Une réponse s'offrit à moi : car, voir les autres souffrir à cause de nous, ça nous rend supérieur et donc plus fort que la personne souffrante. Et c'est souvent quand nous souffrons le plus profondément que nous faisons souffrir les autres, pour nous prouver à nous-mêmes que nous ne sommes pas le seul à avoir mal, pour se rassurer.

Mais ce n'était pas la bonne méthode, loin de là. Ça montrait juste à quel point nous étions impuissants et cruels. Car infliger des souffrances aux autres en sachant ce que ça fait de souffrir à ce point, c'était être cruel, surtout si la personne n'avait rien demandé.

C'est alors qu'il sortit une ceinture en cuire de derrière son dos, alias l'objet de tous mes cauchemars. Il rapprocha son visage du mien et me dit d'un ton lugubre :

- Rejoins-moi à la cave.

Je vis sa bouche s'agrandir dans un petit rictus à faire trembler de peur. Il était tant effrayant avec cet air. Je le haïssais du plus profond de mon être.

Mes mains tremblèrent. Je sentis ma respiration se saccader.

La peur. Elle m'envahissait, comme chaque jour. Je connaissais trop cette émotion, ce sentiment. Chaque fois que je croisais ses iris vertes, je prenais peur. Chaque fois que je l'apercevais, je prenais peur. La peur était en moi à tous les moments. La peur était omniprésente. Cette appréhension de tout et de rien s'était encrée à moi, à mon esprit et à mon corps, pour toujours et à jamais. Et c'était la peur qui me contrôlait chaque jour, effaçant tout le reste de ma vie.

Je respirais lentement, pour calmer la terreur qui s'était emparée de moi, contre mon gré.

Mon père me lança un regard froid, vitreux, vide d'expression, dépourvu d'humanité. Seul un petit sourire malsain était plaqué sur ses lèvres grises. Il me détailla de la tête aux pieds.
J'étais maintenant vêtue de mon long tee-shirt et d'un petit short.

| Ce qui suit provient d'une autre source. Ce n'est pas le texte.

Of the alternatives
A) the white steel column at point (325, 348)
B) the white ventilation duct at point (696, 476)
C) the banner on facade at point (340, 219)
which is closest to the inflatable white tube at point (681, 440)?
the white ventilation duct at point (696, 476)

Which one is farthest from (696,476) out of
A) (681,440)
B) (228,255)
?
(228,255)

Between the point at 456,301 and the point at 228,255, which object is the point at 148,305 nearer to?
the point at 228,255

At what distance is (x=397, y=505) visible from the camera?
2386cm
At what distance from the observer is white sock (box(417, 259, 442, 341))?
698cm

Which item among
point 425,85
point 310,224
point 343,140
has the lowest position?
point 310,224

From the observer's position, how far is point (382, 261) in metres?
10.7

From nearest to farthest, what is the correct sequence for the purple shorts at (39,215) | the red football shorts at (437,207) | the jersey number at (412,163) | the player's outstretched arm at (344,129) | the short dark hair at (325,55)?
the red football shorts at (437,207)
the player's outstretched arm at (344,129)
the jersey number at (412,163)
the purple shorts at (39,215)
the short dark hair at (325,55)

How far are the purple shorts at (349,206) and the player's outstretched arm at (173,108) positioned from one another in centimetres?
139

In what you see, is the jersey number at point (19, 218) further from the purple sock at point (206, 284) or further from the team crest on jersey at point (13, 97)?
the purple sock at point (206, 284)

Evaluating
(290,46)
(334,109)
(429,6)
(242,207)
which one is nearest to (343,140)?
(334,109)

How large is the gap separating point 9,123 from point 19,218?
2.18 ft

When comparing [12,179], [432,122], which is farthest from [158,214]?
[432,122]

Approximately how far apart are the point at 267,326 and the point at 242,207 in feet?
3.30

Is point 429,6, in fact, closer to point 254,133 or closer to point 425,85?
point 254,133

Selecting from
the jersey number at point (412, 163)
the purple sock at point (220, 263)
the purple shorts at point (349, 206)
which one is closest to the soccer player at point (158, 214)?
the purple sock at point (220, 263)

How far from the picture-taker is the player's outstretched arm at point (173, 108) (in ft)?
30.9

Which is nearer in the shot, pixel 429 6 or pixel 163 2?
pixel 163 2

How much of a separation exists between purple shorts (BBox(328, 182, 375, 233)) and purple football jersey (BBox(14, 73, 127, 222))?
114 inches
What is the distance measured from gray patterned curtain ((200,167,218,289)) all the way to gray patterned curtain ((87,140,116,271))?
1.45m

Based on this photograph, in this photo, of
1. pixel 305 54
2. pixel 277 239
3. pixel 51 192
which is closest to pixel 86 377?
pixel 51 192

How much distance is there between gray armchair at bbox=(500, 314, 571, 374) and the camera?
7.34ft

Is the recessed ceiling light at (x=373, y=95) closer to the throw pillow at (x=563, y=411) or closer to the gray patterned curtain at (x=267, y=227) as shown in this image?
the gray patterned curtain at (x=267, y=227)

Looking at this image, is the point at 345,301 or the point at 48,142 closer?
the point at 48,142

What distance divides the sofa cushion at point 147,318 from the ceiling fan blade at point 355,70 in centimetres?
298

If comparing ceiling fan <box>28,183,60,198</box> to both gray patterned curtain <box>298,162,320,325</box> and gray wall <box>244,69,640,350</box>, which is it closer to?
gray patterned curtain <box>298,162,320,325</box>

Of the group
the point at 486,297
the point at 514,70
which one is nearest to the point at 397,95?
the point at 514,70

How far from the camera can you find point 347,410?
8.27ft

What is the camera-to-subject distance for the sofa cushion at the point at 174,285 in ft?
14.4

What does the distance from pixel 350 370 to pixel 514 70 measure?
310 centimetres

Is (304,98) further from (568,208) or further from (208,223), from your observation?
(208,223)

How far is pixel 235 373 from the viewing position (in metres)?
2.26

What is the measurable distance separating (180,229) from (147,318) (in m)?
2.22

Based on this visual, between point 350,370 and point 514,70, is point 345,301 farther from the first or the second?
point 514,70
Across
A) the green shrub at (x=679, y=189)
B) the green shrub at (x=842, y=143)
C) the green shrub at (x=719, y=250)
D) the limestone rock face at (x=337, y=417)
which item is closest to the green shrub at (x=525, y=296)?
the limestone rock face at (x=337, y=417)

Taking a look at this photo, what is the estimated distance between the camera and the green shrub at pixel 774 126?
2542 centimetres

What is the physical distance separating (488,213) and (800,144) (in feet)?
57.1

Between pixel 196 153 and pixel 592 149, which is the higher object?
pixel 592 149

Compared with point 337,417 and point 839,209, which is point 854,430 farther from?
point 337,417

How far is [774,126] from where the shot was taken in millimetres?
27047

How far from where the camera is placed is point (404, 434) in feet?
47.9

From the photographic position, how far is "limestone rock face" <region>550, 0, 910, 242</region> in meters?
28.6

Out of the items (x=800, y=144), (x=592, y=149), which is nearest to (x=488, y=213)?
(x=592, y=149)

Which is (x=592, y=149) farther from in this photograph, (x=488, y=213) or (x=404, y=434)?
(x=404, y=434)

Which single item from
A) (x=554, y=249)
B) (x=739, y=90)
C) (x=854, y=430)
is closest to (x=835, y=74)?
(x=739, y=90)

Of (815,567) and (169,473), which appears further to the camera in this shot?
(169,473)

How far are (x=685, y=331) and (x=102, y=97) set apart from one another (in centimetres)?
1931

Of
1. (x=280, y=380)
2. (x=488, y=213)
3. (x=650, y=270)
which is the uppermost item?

Il m'entraîna derrière lui, jusque dans la cave.

- Je vais te punir pour avoir fait un malaise, cracha-t-il, haineux.

Un frisson partit de la base de ma nuque, pour descendre jusqu'à mon bas dos. Je soufflai un grand coup.

Tout va bien Ashley, tu as l'habitude, ce n'est pas la première fois. Et pas la dernière...

J'essayai de me calmer quand la lanière s'enroula une première fois autour de mon poignet. Ma tête se releva, mes yeux se plissèrent et ma bouche s'ouvrit, laissant échapper un faible cri. Il réitérât l'opération. Je sentais la cuire frapper mon corps. Il me martelait. Des traces rouges apparaissaient rapidement, après le passage de l'objet sur ma peau. Mon sang battait contre mes tempes. J'avais un mal fou à ne pas me laisser happer par une nouvelle crise de panique. Je résistais comme je pouvais. Je sentais le sang me monter à la tête, j'entendais mon cœur cogner dans ma poitrine, mais je ne pouvais rien faire. J'étais à sa merci.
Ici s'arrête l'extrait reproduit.